=== Estratto del testo ===
La serie di articoli, recensioni e interviste intorno alla letteratura brasiliana contemporanea che inauguriamo con queste righe vorrebbe, in un certo senso, compiere la stessa sovversione degli ordini geografici (e in ultima analisi del senso comune) messa in atto dal premio Nobel portoghese: portare la nostra attenzione sul Brasile immaginandolo come una zattera di pietra, un’isola, e da questa nuova prospettiva apprezzare le caratteristiche del paesaggio letterario, chi scrive, cosa si scrive, come si scrive (ma naturalmente anche come e cosa si legge).

Dal punto di vista linguistico, il Brasile è già di per sé un’isola lusofona in mezzo al mare a maggioranza ispanofona dell’America Latina. Un’isola, certo, di dimensioni straordinarie: 23,000 km di frontiere, 8 milioni di km² di superficie, 26 stati federali e più di 200 milioni di abitanti. Quel che è certo è che la letteratura brasiliana di oggi si compone in un paesaggio tanto eterogeneo quanto il territorio nel quale sorge.
=== Dati forniti ===
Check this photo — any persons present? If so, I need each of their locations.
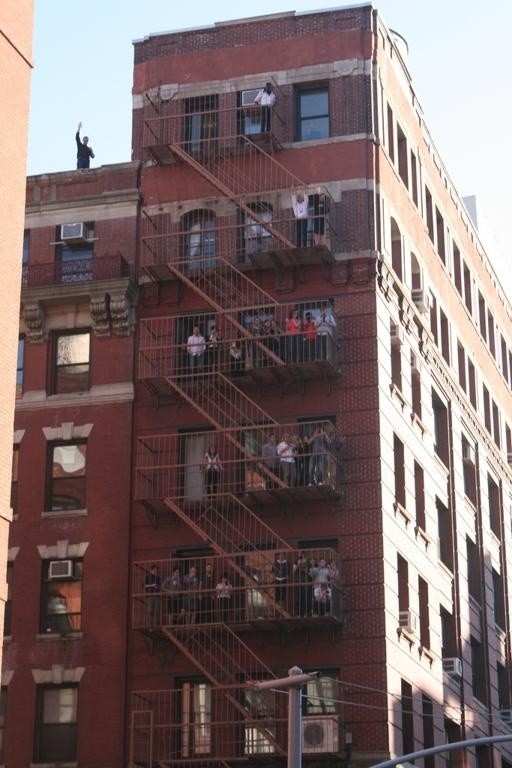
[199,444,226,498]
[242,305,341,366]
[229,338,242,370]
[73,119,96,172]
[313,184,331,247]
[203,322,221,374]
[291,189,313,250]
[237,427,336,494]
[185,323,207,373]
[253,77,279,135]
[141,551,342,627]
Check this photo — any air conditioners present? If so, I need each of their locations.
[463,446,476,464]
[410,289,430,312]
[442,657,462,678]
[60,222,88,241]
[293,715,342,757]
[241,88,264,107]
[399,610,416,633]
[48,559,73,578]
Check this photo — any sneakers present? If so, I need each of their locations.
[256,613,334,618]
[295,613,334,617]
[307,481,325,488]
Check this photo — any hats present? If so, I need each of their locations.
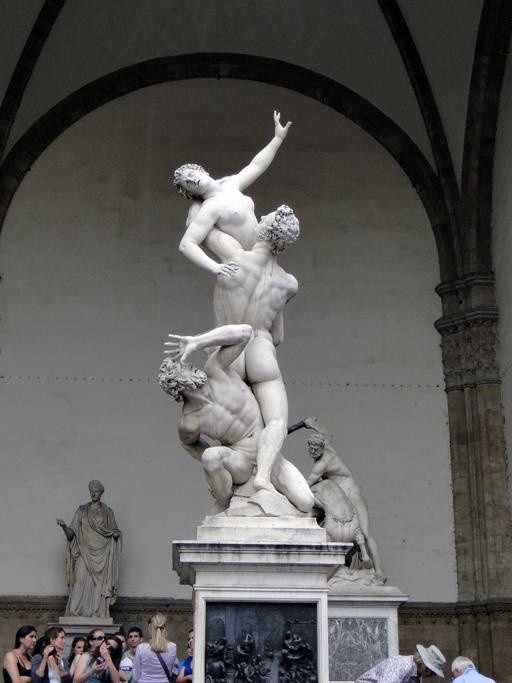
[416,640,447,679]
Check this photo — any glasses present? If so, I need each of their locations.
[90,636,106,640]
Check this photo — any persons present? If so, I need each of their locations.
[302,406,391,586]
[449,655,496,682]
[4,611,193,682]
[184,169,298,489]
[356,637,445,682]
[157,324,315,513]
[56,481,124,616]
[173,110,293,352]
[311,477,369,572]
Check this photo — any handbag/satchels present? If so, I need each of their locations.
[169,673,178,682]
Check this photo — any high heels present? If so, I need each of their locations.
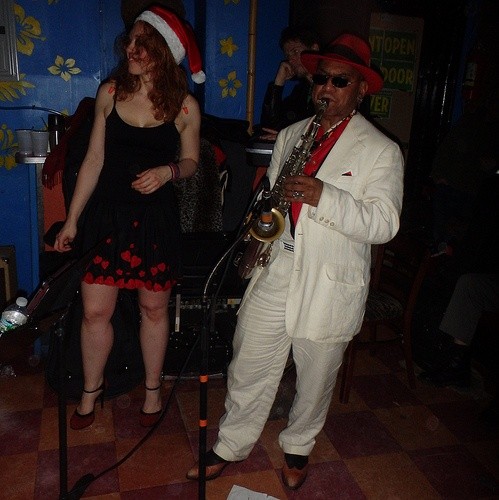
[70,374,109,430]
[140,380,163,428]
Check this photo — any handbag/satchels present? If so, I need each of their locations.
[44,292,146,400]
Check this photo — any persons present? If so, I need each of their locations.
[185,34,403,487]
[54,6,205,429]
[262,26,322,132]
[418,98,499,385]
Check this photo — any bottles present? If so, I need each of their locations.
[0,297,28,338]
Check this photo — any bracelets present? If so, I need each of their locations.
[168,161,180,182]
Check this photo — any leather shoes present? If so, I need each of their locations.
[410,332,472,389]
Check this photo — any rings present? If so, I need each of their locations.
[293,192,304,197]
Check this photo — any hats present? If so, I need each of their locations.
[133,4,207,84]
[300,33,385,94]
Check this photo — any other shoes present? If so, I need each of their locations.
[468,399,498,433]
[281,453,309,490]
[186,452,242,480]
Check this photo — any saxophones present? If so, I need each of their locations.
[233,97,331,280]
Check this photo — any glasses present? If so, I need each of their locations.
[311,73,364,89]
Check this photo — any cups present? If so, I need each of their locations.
===
• [Esercizi proposti]
**a)** Riscrivi il testo sulla letteratura brasiliana partendo da "La serie di" e arrivando fino a "cosa si legge).", sostituendo "zattera di pietra" con "isola galleggiante".
**b)** Elenca tutte le cifre che il testo sulla letteratura brasiliana riporta sulle dimensioni del Brasile.
**c)** Prosegui il testo sulla letteratura brasiliana dal punto in cui si ferma.
Per svolgere gli esercizi non occorre consultare i dati.

• [Soluzioni degli esercizi]
**a)**
La serie di articoli, recensioni e interviste intorno alla letteratura brasiliana contemporanea che inauguriamo con queste righe vorrebbe, in un certo senso, compiere la stessa sovversione degli ordini geografici (e in ultima analisi del senso comune) messa in atto dal premio Nobel portoghese: portare la nostra attenzione sul Brasile immaginandolo come una isola galleggiante, un’isola, e da questa nuova prospettiva apprezzare le caratteristiche del paesaggio letterario, chi scrive, cosa si scrive, come si scrive (ma naturalmente anche come e cosa si legge).

**b)**
- 23,000 km di frontiere
- 8 milioni di km² di superficie
- 26 stati federali
- più di 200 milioni di abitanti

**c)**
Chiaramente, pur tenendo in considerazione le proprietà di estensione ed eterogeneità dell’oggetto di studio, questa serie di testi dedicati alla letteratura brasiliana contemporanea non pretende di fornire un quadro esaustivo (disegnare una mappa dell’isola) ma suggerire un percorso di lettura che faccia tappa per alcune delle opere più interessanti scritte in Brasile negli ultimi anni (un diario di letture dunque, che contempli i diversi modi in cui “l’isola” si scrive e si legge), alcune delle quali già tradotte in Italia. Detto questo, per disegnare uno sfondo, dipingere un mare che circondi l’isola letteraria brasiliana, sarà bene definire il contesto in cui questa letteratura di oggi si fa.

Sfide

Regina Zilberman, docente dell’UFRGS (Universidade Federal do Rio Grande do Sul) di Porto Alegre, in un articolo pubblicato sul sito del Jornal Rascunho, segnala alcuni sintomi di quella che definisce una “condizione particolarmente favorevole” per la letteratura brasiliana contemporanea: l’aumento del numero delle pubblicazioni di autori nazionali e una conseguente diversificazione dei generi nei quali ogni autore decide di “manifestarsi”, la professionalizzazione dei mestieri creativi, la crescita del numero di concorsi e premi letterari (pubblici e privati), il sorgere di una piccola editoria che riempie le lacune lasciate dalle grandi case editrici (spesso di proprietà di un unico gruppo, come nel caso della Record che ingloba i cataloghi della Bertrand Brasil, José Olympio, Civilização Brasileira e Difel) dando spazio ad autori raramente considerati interessanti dalle grandi case come nel caso di scrittori emergenti o regionali.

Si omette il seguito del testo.